MRSA, or methicillin-resistant Staphylococcus aureus, is an antibacterial resistant staph infection commonly spread through skin contact with an infected person. Though related to the more common staph infections, MRSA is an increasingly common disease – most famously in hospitals. More worrisome for parents, however, is that MRSA is now a growing concern for schools and gyms, where the disease commonly spreads between children playing sports or in PE classes.
MRSA can be hard to identify, however, until it starts to spread. Sometimes the carrier will be asymptomatic, that is, carry the bug without showing any symptoms of infection. In these cases, it’s possible to spread the disease without knowing, and the only way to identify is with blood testing. In most cases, however, it’s important to be on the watch for these symptoms, as they can be the first warning signs of a MRSA infection.
Swollen Red Skin
The site of a MRSA infection is often compared to a nasty bug bite or a spider bite. The skin starts to turn red and swells up, with a prominent bump forming in the center. These bumps fill with pus and can be painful or warm to the touch. At first, they may look either like a bug bite or a pimple. From the skin, MRSA and other staph infections can spread deeper into your tissue, possibly entering the bloodstream.
The skin around the MRSA infection will usually become very itchy, possibly spreading throughout the entire body. A rash can also develop around the infected area.

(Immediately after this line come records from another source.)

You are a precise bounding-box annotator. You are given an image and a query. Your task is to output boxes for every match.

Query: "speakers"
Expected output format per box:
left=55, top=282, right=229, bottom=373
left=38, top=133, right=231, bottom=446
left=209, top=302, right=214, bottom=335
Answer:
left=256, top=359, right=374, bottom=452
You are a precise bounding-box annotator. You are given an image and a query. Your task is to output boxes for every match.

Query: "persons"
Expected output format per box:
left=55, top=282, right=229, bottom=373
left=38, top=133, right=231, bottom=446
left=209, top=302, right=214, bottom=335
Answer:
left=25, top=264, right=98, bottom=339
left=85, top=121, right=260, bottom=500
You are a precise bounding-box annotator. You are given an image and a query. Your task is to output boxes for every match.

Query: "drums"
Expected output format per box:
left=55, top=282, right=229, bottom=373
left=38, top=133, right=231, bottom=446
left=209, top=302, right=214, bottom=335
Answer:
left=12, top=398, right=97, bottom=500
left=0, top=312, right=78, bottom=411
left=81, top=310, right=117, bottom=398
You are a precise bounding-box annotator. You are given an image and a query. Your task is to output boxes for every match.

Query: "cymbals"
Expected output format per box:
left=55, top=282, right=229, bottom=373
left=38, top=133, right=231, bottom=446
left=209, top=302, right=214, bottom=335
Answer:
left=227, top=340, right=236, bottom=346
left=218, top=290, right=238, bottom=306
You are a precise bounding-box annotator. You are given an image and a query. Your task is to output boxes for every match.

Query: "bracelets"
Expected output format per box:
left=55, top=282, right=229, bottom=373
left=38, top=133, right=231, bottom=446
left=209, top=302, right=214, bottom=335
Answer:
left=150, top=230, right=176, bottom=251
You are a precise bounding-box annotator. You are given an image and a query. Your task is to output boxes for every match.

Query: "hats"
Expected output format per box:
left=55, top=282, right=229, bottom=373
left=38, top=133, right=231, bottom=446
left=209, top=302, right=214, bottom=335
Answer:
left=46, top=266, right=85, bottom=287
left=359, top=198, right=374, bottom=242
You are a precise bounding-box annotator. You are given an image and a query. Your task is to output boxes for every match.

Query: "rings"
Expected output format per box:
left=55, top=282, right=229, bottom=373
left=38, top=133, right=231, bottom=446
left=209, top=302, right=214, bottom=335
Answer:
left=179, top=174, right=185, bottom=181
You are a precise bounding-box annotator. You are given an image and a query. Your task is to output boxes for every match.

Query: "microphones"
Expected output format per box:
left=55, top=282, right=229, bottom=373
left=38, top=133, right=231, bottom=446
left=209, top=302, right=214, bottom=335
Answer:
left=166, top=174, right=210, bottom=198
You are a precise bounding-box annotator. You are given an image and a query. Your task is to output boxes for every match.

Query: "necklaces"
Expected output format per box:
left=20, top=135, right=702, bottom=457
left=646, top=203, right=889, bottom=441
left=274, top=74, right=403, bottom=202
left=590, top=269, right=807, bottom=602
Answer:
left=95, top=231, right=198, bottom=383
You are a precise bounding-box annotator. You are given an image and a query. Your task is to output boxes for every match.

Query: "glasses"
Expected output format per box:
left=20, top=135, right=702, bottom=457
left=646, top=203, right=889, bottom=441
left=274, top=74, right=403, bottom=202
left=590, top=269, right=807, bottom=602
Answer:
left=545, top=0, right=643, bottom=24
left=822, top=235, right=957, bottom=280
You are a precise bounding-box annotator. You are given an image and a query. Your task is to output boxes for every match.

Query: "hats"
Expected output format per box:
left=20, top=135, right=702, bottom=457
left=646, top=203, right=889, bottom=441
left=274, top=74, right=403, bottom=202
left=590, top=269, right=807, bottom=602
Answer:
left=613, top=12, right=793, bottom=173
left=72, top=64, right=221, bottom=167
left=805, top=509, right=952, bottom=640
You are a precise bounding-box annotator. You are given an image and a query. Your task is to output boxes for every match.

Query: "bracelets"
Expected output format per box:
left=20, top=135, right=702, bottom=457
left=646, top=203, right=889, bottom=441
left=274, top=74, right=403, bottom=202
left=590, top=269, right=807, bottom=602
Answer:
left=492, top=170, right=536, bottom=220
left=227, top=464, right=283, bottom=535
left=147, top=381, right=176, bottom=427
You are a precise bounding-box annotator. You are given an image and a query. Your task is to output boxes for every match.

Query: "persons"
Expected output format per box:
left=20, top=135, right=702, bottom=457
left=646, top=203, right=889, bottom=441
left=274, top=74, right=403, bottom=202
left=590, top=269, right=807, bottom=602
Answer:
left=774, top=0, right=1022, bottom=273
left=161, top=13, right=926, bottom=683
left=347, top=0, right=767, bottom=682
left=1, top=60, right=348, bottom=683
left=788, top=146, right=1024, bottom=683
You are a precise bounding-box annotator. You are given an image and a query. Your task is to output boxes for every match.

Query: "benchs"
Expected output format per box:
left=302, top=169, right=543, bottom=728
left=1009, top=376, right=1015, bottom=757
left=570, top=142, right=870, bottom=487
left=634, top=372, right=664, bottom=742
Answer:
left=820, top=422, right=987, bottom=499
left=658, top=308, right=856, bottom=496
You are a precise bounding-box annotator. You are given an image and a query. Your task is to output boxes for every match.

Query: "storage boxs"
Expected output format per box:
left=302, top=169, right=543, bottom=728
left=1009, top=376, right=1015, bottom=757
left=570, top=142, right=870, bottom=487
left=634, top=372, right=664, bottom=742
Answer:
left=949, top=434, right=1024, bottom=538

Treatment at this point usually means drainage and cleaning. Your doctor can sanitize the wound and remove the infection. There are also some antibiotic treatments that MRSA has not developed resistance to, though these are less common solutions.
If left untreated, the original pustule will likely turn into a deeper, open wound. At this point it should be very obvious that the wound is not an insect bite, but instead is an infectious disease. By now patients should be actively seeking medical treatment. At this point, however, surgical removal of the lesion is usually the only option.
If you have a skin irritation or insect bite, monitor it closely for signs of infection. If it does not show any indication of healing, you may want to contact a doctor as soon as possible. If a rash spreads, along with itching and swelling, it could be a sign of a MRSA infection and needs treatment.
If you’ve already been treated, it is possible for MRSA to reappear in waves of sores showing up on your skin. Should this happen, your doctor can treat the infection again. MRSA, however, can affect the immune system, and so must be reported to doctors in the future if you’ve ever been infected.
If your doctor diagnosed your skin infection as a regular staph infection, you may be put on a course of antibiotics. This should start taking effect quickly, but it’s very important that you monitor progress. If the antibiotic treatments aren’t improving your infection, this could also indicate a MRSA infection, and antibiotics will not be effective in treatment.